- _TEXT TO READ_:
______________________________

Common Traps and Shortcuts
Common Traps
- Using AP formula when the sequence is actually GP.
- Confusing common difference with common ratio.
- Taking \(n\) as the term value instead of the position.
- Forgetting that GP formula uses powers.
- Applying infinite GP sum when \(|r|\) is not less than 1.
- Not checking reciprocals in HP questions.
Useful Shortcuts
- AP: subtract consecutive terms.
- GP: divide consecutive terms.
- HP: take reciprocals and check AP.
- For AP, middle term is often average of neighbouring terms.
- For GP, middle term is often geometric mean of neighbouring terms.
- For series, first decide whether it is AP or GP.
Practice
A) Multiple Choice Questions
-
Find the next term: 4, 8, 12, 16, ...

______________________________

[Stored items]
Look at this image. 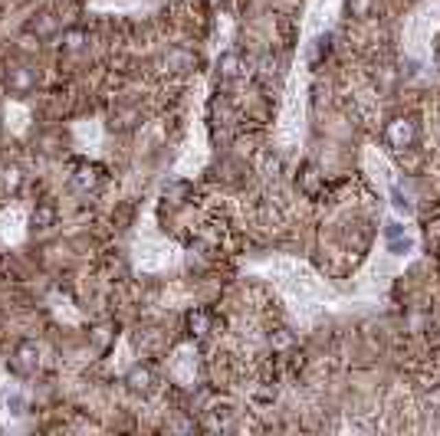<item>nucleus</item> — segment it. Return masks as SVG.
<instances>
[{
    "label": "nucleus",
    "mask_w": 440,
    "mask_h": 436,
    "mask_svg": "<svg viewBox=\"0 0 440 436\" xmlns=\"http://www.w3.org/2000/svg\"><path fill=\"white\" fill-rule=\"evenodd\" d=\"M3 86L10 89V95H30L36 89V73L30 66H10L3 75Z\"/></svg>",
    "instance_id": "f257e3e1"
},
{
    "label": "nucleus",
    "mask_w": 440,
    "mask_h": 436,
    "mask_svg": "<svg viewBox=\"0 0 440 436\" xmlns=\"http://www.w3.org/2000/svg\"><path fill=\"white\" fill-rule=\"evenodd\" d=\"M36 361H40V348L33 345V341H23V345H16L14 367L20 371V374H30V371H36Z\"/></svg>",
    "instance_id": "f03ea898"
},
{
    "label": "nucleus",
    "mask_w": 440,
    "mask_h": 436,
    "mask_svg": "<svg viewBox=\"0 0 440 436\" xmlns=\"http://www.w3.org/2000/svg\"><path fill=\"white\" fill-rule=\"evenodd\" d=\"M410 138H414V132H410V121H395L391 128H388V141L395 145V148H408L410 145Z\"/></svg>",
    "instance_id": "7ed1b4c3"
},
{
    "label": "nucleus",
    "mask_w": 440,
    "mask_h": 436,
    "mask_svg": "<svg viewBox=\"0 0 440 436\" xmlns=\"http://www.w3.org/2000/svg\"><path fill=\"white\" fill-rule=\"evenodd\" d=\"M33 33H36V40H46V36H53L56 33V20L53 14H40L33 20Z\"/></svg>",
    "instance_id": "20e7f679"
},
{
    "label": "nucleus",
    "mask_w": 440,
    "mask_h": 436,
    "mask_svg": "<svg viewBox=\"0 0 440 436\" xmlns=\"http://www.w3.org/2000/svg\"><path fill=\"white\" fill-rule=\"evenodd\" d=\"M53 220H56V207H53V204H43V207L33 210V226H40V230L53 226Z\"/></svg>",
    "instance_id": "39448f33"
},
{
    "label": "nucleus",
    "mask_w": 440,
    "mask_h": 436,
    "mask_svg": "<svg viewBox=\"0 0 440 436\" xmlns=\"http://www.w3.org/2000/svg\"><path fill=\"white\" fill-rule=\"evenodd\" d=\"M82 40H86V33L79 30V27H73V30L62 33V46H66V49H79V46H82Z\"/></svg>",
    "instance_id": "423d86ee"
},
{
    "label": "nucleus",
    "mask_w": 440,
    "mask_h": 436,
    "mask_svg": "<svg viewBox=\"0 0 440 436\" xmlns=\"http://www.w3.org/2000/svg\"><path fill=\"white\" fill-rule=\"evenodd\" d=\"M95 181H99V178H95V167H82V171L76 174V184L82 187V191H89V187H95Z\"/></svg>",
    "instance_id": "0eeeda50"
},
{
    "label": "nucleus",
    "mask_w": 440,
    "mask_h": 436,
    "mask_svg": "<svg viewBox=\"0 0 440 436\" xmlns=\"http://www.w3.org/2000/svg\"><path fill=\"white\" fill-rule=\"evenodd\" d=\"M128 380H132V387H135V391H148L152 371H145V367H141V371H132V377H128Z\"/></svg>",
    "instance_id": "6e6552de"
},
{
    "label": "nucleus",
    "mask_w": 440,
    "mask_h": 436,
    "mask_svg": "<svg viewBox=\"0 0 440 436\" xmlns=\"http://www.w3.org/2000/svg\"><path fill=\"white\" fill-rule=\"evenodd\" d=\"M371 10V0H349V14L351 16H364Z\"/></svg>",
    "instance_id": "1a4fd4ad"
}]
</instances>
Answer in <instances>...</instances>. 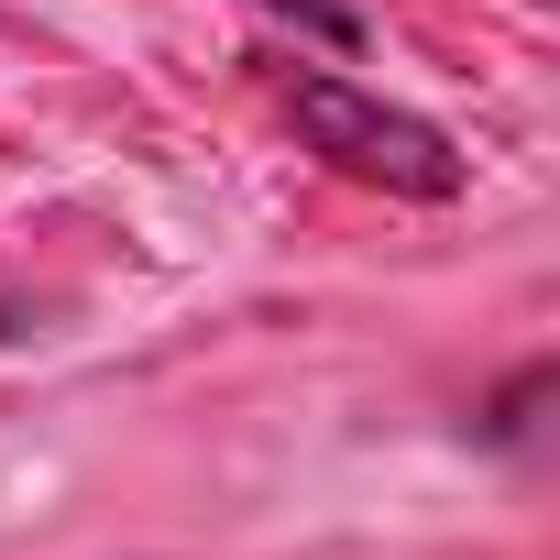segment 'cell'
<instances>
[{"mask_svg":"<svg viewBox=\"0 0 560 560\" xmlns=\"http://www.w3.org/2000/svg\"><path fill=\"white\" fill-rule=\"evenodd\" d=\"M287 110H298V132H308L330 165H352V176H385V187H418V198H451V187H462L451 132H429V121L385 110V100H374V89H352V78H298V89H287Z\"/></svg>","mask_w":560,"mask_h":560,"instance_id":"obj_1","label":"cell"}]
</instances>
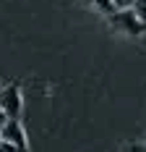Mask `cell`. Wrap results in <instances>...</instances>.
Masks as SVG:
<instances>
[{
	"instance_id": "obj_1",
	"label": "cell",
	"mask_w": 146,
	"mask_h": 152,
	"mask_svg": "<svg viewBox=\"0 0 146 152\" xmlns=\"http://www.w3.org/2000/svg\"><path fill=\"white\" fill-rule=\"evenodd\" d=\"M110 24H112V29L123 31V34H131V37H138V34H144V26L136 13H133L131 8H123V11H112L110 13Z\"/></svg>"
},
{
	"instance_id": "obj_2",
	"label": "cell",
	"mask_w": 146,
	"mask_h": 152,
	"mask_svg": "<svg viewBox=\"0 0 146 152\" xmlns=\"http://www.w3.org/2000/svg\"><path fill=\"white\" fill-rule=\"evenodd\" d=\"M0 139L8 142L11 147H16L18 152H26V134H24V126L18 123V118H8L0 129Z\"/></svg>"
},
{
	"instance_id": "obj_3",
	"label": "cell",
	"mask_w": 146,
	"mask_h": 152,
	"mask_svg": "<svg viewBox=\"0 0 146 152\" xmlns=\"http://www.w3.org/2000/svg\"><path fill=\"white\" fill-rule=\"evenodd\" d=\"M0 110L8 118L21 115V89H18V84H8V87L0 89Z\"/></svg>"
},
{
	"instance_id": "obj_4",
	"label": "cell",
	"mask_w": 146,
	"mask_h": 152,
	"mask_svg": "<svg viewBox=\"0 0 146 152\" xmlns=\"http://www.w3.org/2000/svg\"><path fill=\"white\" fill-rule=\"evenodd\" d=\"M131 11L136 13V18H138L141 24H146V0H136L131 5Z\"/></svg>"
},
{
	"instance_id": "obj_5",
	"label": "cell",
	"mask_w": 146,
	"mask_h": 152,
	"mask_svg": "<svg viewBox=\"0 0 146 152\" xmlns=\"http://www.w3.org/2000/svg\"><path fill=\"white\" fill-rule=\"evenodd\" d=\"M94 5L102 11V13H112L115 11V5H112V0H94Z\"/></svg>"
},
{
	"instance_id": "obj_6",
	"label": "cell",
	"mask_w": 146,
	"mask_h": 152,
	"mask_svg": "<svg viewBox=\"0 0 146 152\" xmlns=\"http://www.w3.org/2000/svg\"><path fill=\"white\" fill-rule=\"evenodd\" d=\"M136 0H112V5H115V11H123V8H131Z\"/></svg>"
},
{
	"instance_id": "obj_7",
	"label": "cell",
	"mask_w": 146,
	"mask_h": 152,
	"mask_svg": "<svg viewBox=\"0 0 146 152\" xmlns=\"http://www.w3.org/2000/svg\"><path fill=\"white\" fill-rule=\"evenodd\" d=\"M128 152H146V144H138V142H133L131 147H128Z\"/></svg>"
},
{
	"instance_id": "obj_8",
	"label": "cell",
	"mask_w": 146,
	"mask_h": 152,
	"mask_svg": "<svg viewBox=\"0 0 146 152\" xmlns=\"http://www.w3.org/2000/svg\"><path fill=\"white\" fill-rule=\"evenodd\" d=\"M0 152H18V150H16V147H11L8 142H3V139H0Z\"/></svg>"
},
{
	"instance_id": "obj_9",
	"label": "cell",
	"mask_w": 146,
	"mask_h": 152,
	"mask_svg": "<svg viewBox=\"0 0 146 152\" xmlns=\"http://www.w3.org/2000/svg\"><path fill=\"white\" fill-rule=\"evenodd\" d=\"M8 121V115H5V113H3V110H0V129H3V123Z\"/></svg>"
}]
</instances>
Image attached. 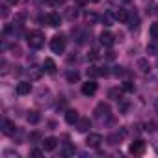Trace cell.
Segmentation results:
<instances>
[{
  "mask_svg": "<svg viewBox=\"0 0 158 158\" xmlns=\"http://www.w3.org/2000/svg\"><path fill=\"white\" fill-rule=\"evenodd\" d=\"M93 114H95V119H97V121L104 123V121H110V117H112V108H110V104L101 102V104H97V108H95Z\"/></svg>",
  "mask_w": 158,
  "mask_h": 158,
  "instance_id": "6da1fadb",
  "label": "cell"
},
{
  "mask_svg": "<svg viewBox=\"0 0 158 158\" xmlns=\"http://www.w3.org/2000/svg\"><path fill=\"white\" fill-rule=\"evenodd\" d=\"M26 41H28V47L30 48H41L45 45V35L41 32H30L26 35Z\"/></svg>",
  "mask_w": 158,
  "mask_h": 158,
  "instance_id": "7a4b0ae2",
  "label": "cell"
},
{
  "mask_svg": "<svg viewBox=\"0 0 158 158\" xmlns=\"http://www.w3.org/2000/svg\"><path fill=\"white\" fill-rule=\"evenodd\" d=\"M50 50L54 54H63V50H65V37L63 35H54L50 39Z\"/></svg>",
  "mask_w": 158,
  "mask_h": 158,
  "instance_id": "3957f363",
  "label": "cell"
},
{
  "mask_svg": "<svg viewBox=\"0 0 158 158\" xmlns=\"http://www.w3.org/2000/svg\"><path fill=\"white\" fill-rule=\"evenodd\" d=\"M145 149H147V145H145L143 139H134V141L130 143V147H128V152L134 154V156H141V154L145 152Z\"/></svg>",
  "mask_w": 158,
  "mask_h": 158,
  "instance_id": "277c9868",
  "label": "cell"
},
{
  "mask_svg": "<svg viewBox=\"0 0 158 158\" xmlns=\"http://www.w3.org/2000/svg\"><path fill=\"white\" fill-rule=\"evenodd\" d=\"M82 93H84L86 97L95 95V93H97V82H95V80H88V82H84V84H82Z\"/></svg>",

______________________________

- _REQUIREMENT A_:
Answer these from the text on sequence traps and shortcuts:
(i) What shortcut does it give for GP?
(ii) When should the infinite GP sum not be applied?
(iii) For AP, what is the middle term often equal to?
- _REQUIREMENT B_:
List every common trap named in the text on sequence traps and shortcuts.
- _REQUIREMENT C_:
Summarize the text on sequence traps and shortcuts in two sentences.

- _WORKED SOLUTION A_:
(i) Divide consecutive terms.
(ii) When |r| is not less than 1.
(iii) The average of its neighboring terms.

- _WORKED SOLUTION B_:
- Using the AP formula when the sequence is actually GP
- Confusing common difference with common ratio
- Taking n as the term value instead of the position
- Forgetting that the GP formula uses powers
- Applying the infinite GP sum when |r| is not less than 1
- Not checking reciprocals in HP questions

- _WORKED SOLUTION C_:
The text warns against common traps with AP, GP and HP, such as confusing common difference with common ratio and applying the infinite GP sum when |r| is not less than 1. It then gives shortcuts: subtract consecutive terms for AP, divide them for GP, and take reciprocals and check for AP with HP, before starting a practice section of multiple choice questions.